**Task requirements:** Repeat, word for word, each of the records shown below, without their pictures.

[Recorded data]
--------------------
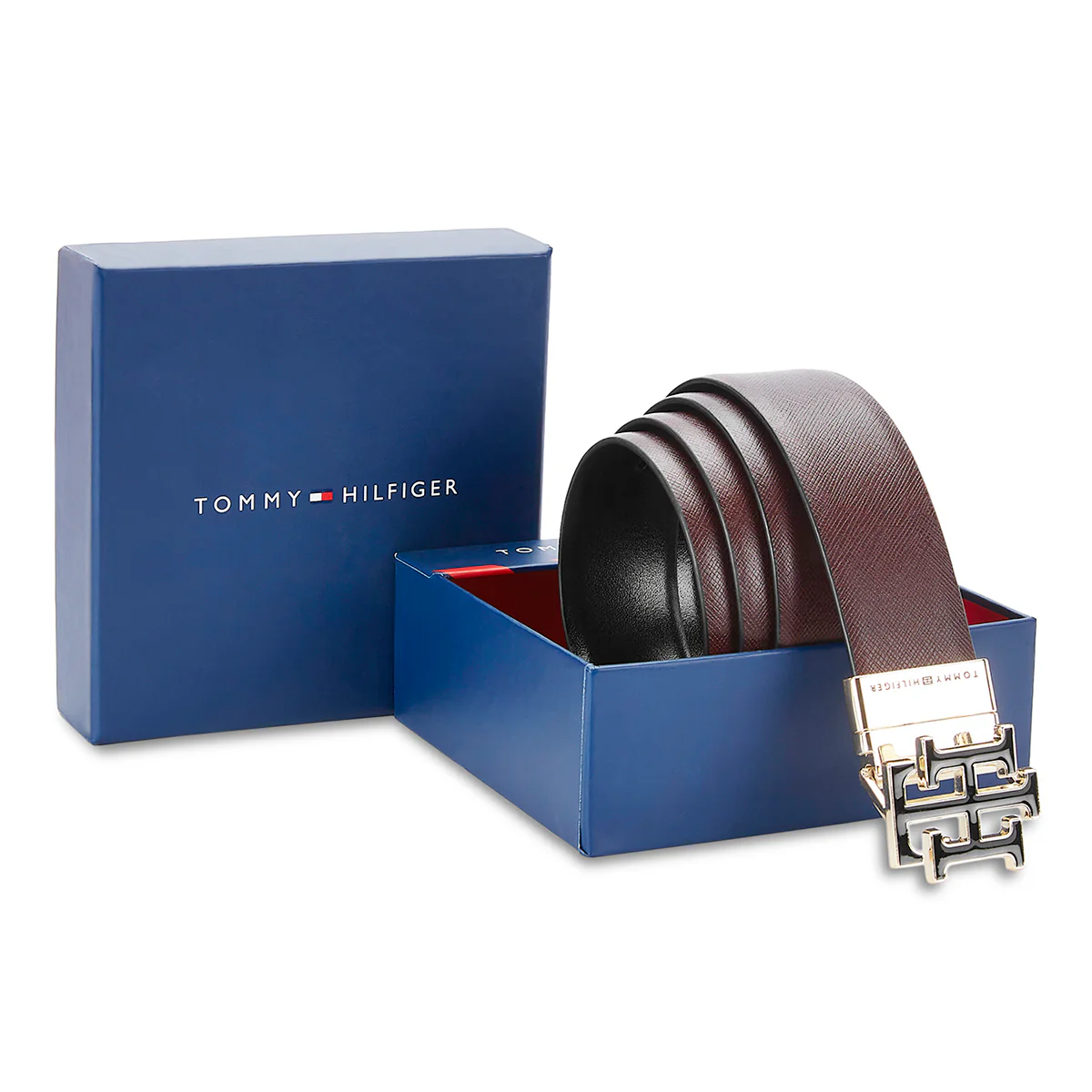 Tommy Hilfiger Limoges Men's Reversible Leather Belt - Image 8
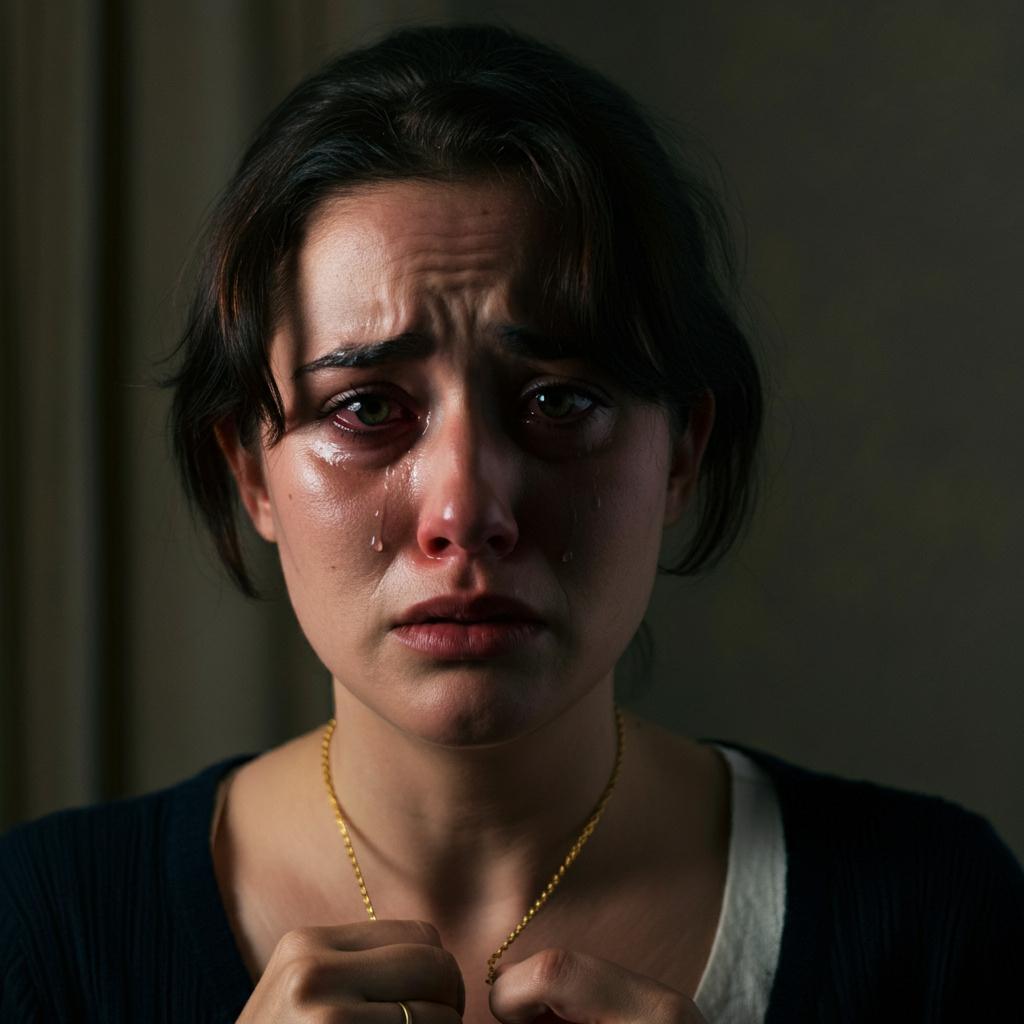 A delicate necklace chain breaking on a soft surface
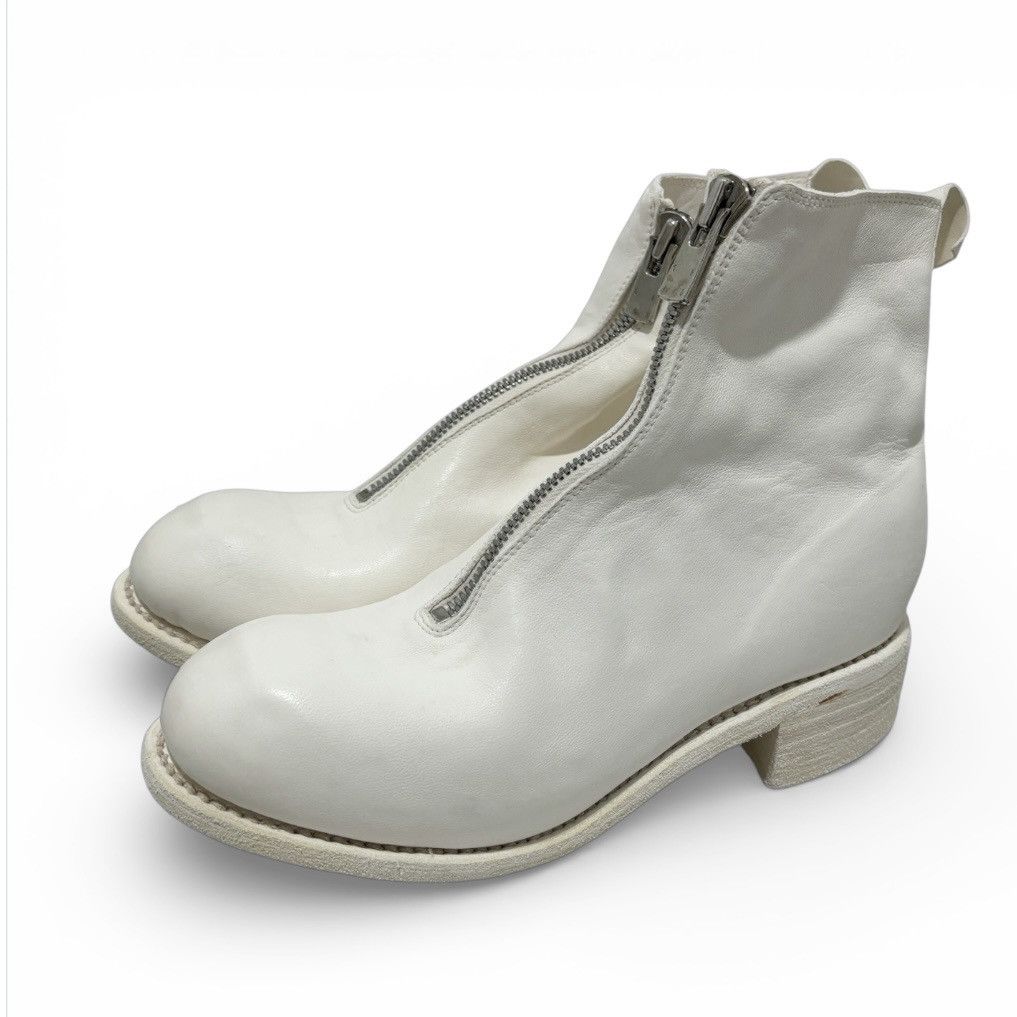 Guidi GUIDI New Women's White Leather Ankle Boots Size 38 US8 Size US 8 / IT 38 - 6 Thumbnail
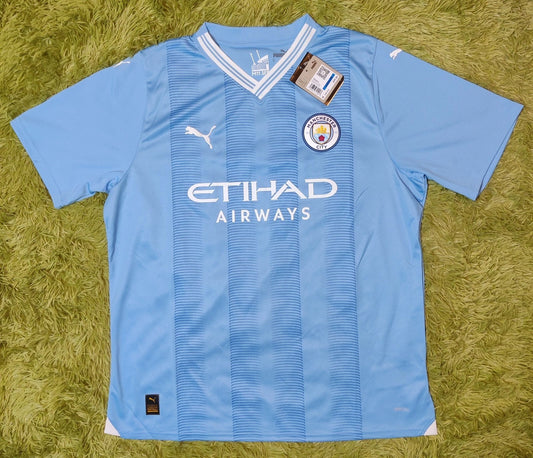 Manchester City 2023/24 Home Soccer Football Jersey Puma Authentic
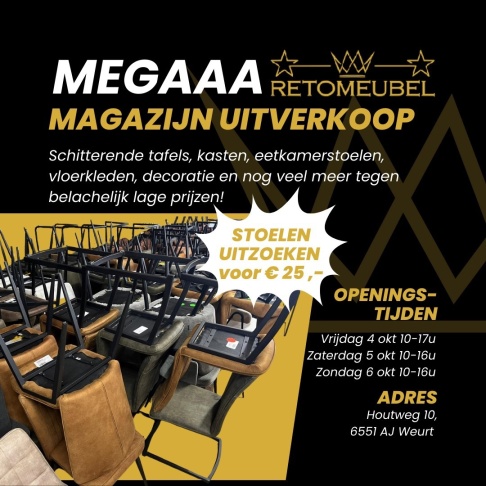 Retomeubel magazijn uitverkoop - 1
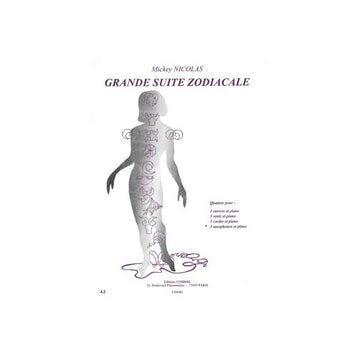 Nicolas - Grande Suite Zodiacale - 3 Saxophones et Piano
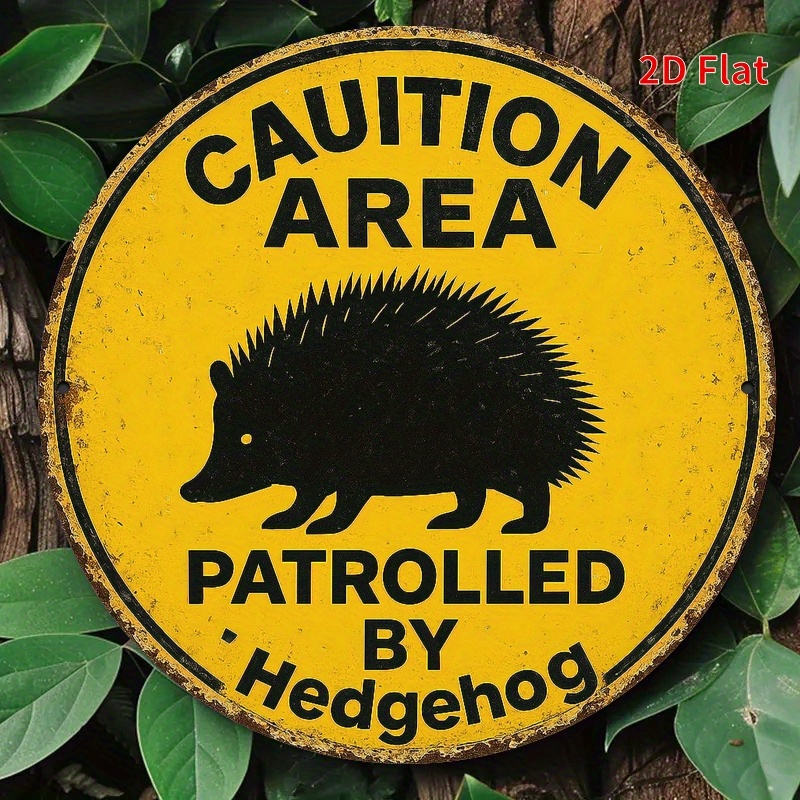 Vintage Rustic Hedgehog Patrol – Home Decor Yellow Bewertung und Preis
--------------------
**Task result:**
 Tommy Hilfiger Limoges Men's Reversible Leather Belt - Image 8
 A delicate necklace chain breaking on a soft surface
 Guidi GUIDI New Women's White Leather Ankle Boots Size 38 US8 Size US 8 / IT 38 - 6 Thumbnail
 Manchester City 2023/24 Home Soccer Football Jersey Puma Authentic
 Retomeubel magazijn uitverkoop - 1
 Nicolas - Grande Suite Zodiacale - 3 Saxophones et Piano
 Vintage Rustic Hedgehog Patrol – Home Decor Yellow Bewertung und Preis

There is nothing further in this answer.